==== INPUT RECORDS

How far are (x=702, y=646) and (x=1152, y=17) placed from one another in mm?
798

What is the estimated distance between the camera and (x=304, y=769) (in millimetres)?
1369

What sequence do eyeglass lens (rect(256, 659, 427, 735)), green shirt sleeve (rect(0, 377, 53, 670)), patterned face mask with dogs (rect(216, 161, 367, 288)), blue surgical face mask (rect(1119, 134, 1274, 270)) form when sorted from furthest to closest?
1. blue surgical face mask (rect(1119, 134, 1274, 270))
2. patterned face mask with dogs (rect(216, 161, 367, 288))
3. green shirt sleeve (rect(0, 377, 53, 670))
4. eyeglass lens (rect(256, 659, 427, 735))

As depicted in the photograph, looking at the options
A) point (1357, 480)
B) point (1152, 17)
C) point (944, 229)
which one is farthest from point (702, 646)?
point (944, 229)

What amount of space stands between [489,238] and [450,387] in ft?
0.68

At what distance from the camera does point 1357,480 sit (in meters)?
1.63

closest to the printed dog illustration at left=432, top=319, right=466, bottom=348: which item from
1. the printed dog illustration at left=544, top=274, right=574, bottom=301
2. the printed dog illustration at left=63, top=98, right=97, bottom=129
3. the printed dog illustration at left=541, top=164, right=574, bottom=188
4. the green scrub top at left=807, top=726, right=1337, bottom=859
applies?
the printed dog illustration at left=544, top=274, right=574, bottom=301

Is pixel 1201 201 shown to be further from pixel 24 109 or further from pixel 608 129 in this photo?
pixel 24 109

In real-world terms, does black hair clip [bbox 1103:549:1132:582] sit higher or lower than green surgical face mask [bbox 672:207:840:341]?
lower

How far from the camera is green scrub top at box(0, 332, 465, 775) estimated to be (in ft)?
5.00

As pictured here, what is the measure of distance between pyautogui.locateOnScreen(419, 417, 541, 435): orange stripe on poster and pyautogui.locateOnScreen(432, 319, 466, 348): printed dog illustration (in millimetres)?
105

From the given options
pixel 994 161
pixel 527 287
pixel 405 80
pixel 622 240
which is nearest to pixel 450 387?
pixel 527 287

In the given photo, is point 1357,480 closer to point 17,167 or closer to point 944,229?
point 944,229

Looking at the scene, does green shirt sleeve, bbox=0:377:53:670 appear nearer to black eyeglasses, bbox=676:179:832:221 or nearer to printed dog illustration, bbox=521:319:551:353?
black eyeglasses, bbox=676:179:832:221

========
==== INPUT RECORDS

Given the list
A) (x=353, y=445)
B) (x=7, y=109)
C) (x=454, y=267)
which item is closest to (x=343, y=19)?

========
==== INPUT RECORDS

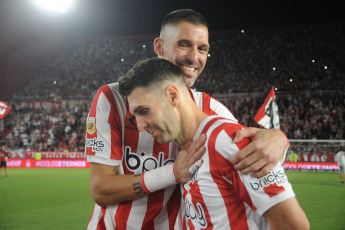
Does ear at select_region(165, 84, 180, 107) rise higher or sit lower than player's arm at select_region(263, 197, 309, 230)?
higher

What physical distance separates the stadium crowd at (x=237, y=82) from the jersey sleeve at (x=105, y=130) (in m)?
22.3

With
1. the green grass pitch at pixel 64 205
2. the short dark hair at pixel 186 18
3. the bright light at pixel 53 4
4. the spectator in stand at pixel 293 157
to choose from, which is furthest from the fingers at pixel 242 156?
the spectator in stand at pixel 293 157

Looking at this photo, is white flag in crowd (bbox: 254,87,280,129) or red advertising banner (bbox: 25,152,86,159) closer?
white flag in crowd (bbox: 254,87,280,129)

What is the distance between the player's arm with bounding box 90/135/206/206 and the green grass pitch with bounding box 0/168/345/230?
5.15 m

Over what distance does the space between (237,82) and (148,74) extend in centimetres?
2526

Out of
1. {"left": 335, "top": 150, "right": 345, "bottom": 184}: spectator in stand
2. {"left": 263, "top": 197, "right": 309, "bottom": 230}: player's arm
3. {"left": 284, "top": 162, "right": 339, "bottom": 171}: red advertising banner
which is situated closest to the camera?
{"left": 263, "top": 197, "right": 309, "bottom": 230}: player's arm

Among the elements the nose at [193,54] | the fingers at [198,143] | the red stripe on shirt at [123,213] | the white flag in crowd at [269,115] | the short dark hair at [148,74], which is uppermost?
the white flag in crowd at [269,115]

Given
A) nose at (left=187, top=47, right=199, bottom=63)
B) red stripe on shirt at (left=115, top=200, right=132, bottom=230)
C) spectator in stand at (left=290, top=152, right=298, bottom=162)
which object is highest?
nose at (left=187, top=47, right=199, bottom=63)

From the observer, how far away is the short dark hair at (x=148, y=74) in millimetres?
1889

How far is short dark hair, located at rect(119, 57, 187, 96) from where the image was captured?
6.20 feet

========

* [EXERCISE AIM]
Return the lines starting at the one containing "How far are" and ending at the one containing "4. eyeglass lens (rect(256, 659, 427, 735))", copied exactly.

* [TASK ANSWER]
How far are (x=702, y=646) and (x=1152, y=17) placed from one another in mm?
798

What is the estimated distance between the camera and (x=304, y=769) (in millimetres)?
1369

What sequence do eyeglass lens (rect(256, 659, 427, 735)), green shirt sleeve (rect(0, 377, 53, 670)), patterned face mask with dogs (rect(216, 161, 367, 288)), blue surgical face mask (rect(1119, 134, 1274, 270)) form when sorted from furthest to closest?
1. blue surgical face mask (rect(1119, 134, 1274, 270))
2. patterned face mask with dogs (rect(216, 161, 367, 288))
3. green shirt sleeve (rect(0, 377, 53, 670))
4. eyeglass lens (rect(256, 659, 427, 735))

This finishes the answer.